J’ai été recruté en 2005 par la Fondation franco-hongroise pour la jeunesse en qualité de jeune enseignant. J’ignorais tout ou presque de cette partie de l’Europe. J’y ai découvert des espaces sauvages fascinants : la Puszta, la Transylvanie, les Carpates, les Balkans, les plaines alluviales du Danube comme le Bărăgan, si cher à Panaït Istrati. Ce sont néanmoins les rencontres qui ont définitivement accordé ma géographie intérieure à celle qui s’offrait à mes yeux. Au fil des errances, je découvrais une sorte d’antimonde débordant de vie, d’histoires, d’originalité. Un patrimoine humain qui à mes yeux se manifestait comme l’écho d’une vitalité que l’Occident avait perdue en chemin.
Que permet la marche en regard du kayak, parcourir une chaîne de montagnes plutôt que descendre un fleuve ?

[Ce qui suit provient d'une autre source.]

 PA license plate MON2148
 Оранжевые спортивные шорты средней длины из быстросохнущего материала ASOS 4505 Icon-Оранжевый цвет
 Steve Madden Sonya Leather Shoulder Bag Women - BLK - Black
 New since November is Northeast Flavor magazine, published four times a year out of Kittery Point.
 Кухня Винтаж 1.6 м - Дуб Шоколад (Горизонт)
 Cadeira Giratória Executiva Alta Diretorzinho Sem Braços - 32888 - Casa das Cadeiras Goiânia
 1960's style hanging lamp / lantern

Bien souvent les cours d’eau suivent la ligne définie par la plus basse altitude d’un relief (talweg). Inversement pour les chemins de crête. L’un et l’autre s’inscrivent donc dans une géographie contraire. Pourtant, dans les deux cas, il s’agit d’emprunter une voie qui n’est pas tracée par l’homme mais esquissée par un paysage. C’est là qu’intervient ce que Kenneth White appelle la géopoétique. En empruntant les lacis d’un fleuve ou les oscillations dessinées par les montagnes, le voyageur ne cherche pas l’itinéraire le plus court, mais une connivence avec la nature qu’il traverse. Il se soumet aux conditions de son environnement – et non le contraire – ce qui constitue une façon à la fois respectueuse et poétique de repenser son rapport au monde.
Qu’est-ce qui fait l’identité des Carpates ?

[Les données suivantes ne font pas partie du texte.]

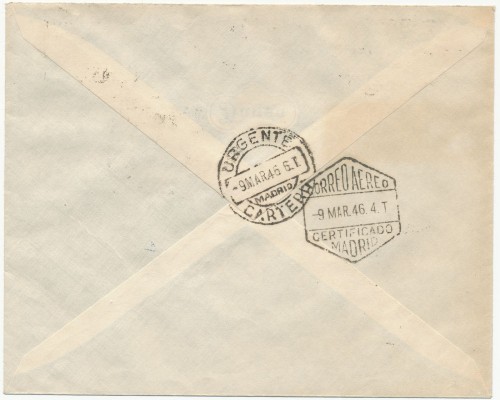 Fechador. Puente curvo. Madrid. Urgente. Carteria. 1946-03-04. Carta. Reverso. Baja.jpg
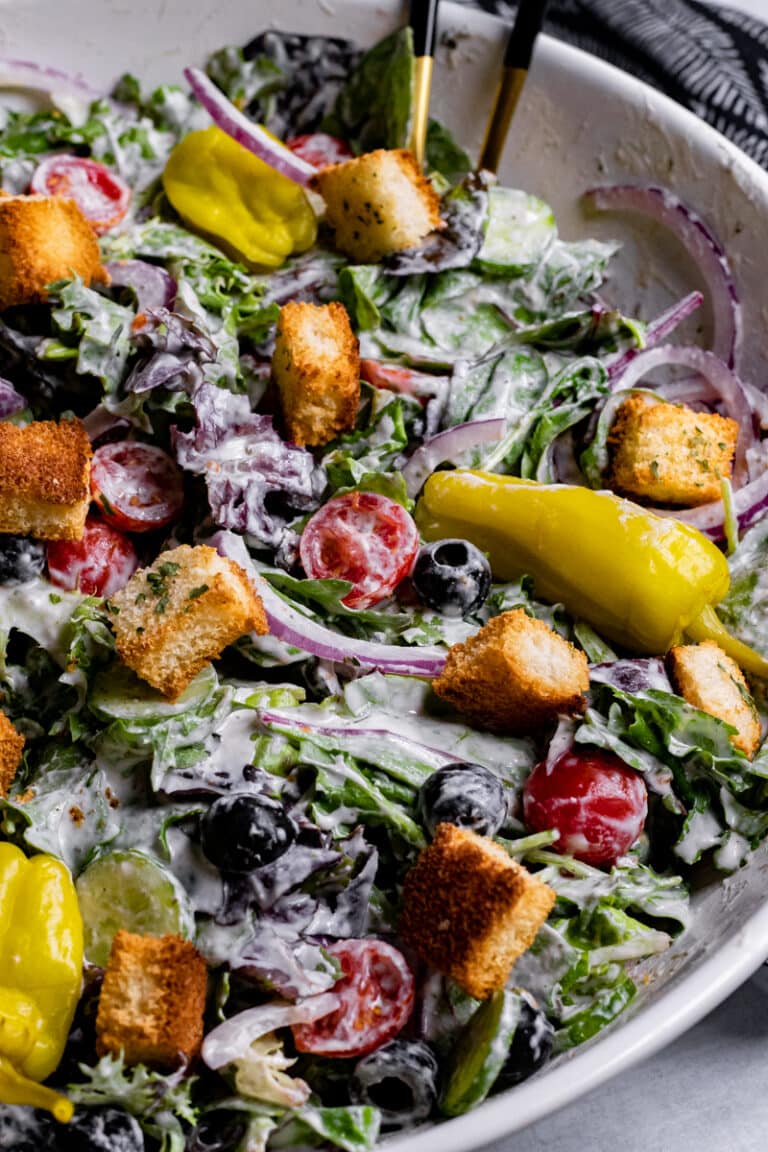 Vegan Italian Salad - Vegan and Oil-free Recipes - ZardyPlants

Historiquement les Carpates on été un refuge pour les populations insoumises des plaines environnantes. Brigands, paysans opprimés, déserteurs, Tsiganes, sont venus chercher dans les plissements alpins une forme d’indépendance, un supplément de liberté en réaction aux idéologies et à l’oppression qu’exerçait sur eux une autorité centrale. Aujourd’hui, les populations montagnardes conservent ce sens de la justice et du partage. Pour elles, la chaîne des Carpates est un royaume à part entière, une unité géographique qui transcende le tracé imaginaire et absurde des frontières.
Deux ou trois moments particuliers ou intenses?
Carpates, La traversée de l’Europe sauvage est composé de trente et un chapitres et au moins autant de moments forts. Ce récit est une succession d’événements intenses, tout simplement parce que le voyage l’était. Des premiers pas dans les hêtraies slovaques aux cimes escarpées des Tatras polonaises, en passant par les tavernes enfumées de Slovaquie, les cueilleurs ukrainiens au sourire pourpre, les anachorètes des monts Retezat, les bergers solitaires de Roumanie, les no man’s lands frontaliers, les transes exaltées de la marche, le face-à-face avec un ours, la ? guerre des pierres » avec les chiens, et j’en passe.
Quels auteurs ont inspiré votre voyage ou permis son approfondissement ?
Ils sont nombreux et on les retrouve dans la bibliographie du livre. On pourrait citer parmi eux Mirel Bran et son ouvrage Les Roumains qui offre un bel éclairage sur l’identité d’un peuple, Paolo Rumiz et sa quête des périphéries oubliées dans Aux frontières de l’Europe ou encore Patrick Leigh Fermor avec Dans la nuit et le vent, À pied de Londres à Constantinople. Mais s’il y a un seul écrivain à lire pour se préparer à traverser le rideau de fer de nos idées reçues, c’est bien Andrzej Stasiuk, véritable philosophe des marges : Fado, Sur la route de Babadag, Mon Europe et L’Est sont des ouvrages exaltants que je recommande chaudement.